Asynchronicity in D

Fri Apr 1 18:08:13 PDT 2011

On Fri, 1 Apr 2011, dsimcha wrote:

> On 4/1/2011 7:27 PM, Sean Kelly wrote:
> > On Apr 1, 2011, at 2:24 PM, dsimcha wrote:
> > 
> > > == Quote from Brad Roberts (braddr at puremagic.com)'s article
> > > > I've got an app that regularly runs with hundreds of thousands of
> > > > connections (though most of them are mostly idle).  I haven't seen it
> > > > break 1M yet, but the only thing stopping it is file descriptor limits
> > > > and
> > > > memory.  It runs a very standard 1 thread per cpu model.  Unfortunatly,
> > > > not yet in D.
> > > > Later,
> > > > Brad
> > > 
> > > Why/how do you have all these connections open concurrently with only a
> > > few
> > > threads?  Fibers?  A huge asynchronous message queue to deal with new
> > > requests
> > > from connections that aren't idle?
> > 
> > A huge asynchronous message queue.  State is handled either explicitly or
> > implicitly via fibers.  After reading Brad's statement, I'd be interested in
> > seeing a comparison of the memory and performance differences of a thread
> > per socket vs. asynchronous model though (assuming that sockets don't need
> > to interact, so no need for synchronization).
> 
> From the discussions lately I'm thoroughly surprised just how specialized a
> field massively concurrent server programming apparently is.  Since it's so
> far from the type of programming I do my naive opinion was that it wouldn't
> take a Real Programmer from another specialty (though I emphasize Real
> Programmer, not code monkey) long to get up to speed.
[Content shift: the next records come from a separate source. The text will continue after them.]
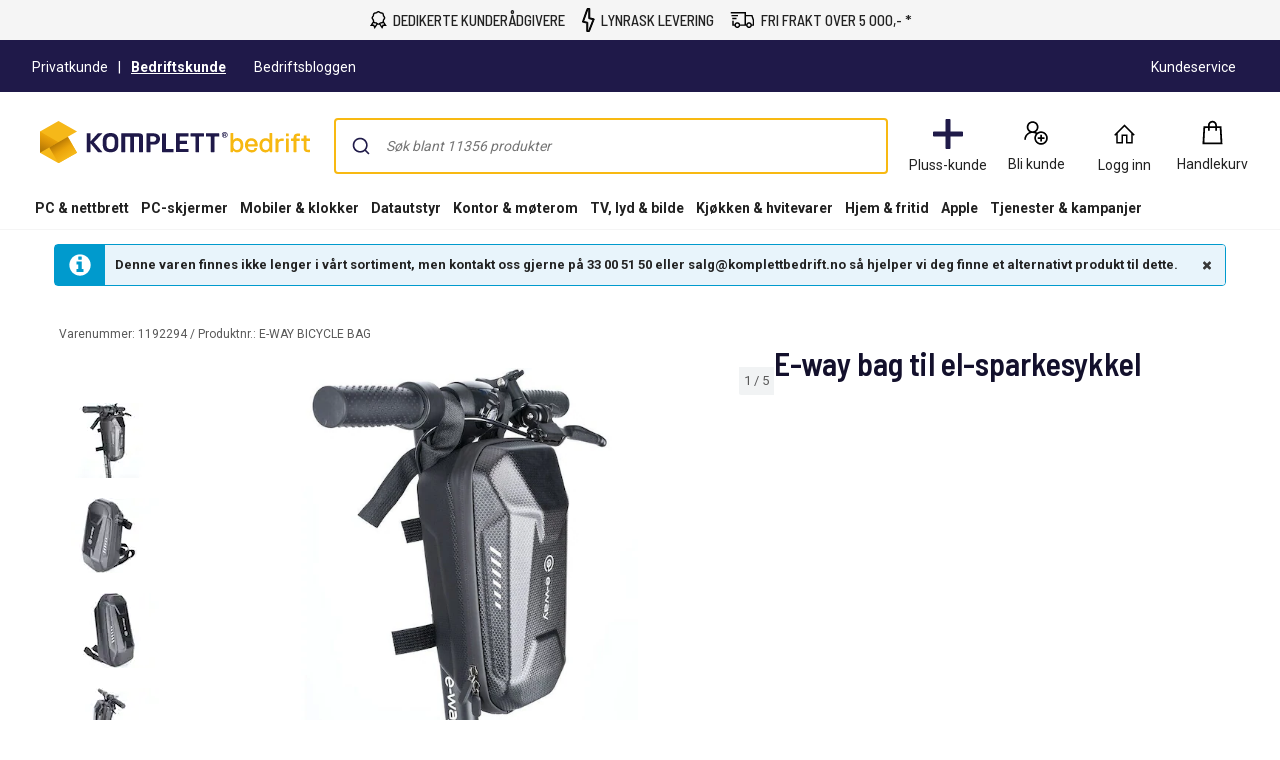

--- FILE ---
content_type: text/javascript; charset=utf-8
request_url: https://www.komplettbedrift.no/iojs/5.2.2/logo.js
body_size: 146
content:
/*
 Copyright(c) 2018, iovation, inc. All rights reserved. 80808bae-d4c3-47ac-9929-5d77264d823c
*/
(function c(){var a=window,b=a.io_global_object_name||"IGLOO",a=a[b]=a[b]||{},a=a.fp=a.fp||{},b=a.io_ddp;if(a.logoMain)return!1;a.logoMain=c;a.logoVer="5.2.2";b&&b._if_ubb&&(b._CTOKEN="qtQvH17FvD2es9KbkAdASWP30xOvYYT0PtEInujN0kQ=",b._if_ubb());try{a.api.io_bb.add("LID","dQoYThJ3u3jWE8VK5S6R/Q")}catch(d){}})();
I won't go into the why part, it's not interesting here, and I probably 
can't talk about it anyway.

The simplified view of how: No fibers, just a small number of kernel 
threads (via pthread).  An epoll thread that queues tasks that are 
pulled by the 1 per cpu worker threads.  The queue is only as big as the 
outstanding work to do.  Assuming that the rate of socket events is less 
than the time it takes to deal with the data, the queue stays empty.

It's actually quite a simple architecture at the 50k foot view.  Having 
recently hired some new people, I've got recent evidence... it doesn't 
take a lot of time to fully 'get' the network layer of the system.  
There's other parts that are more complicated, but they're not part of 
this discussion.

A thread per socket would never handle this load.  Even with a 4k stack 
(which you'd have to be _super_ careful with since C/C++/D does nothing to 
help you track), you'd be spending 4G of ram on just the stacks.  And 
that's before you get near the data structures for all the sockets, etc.

Later,
Brad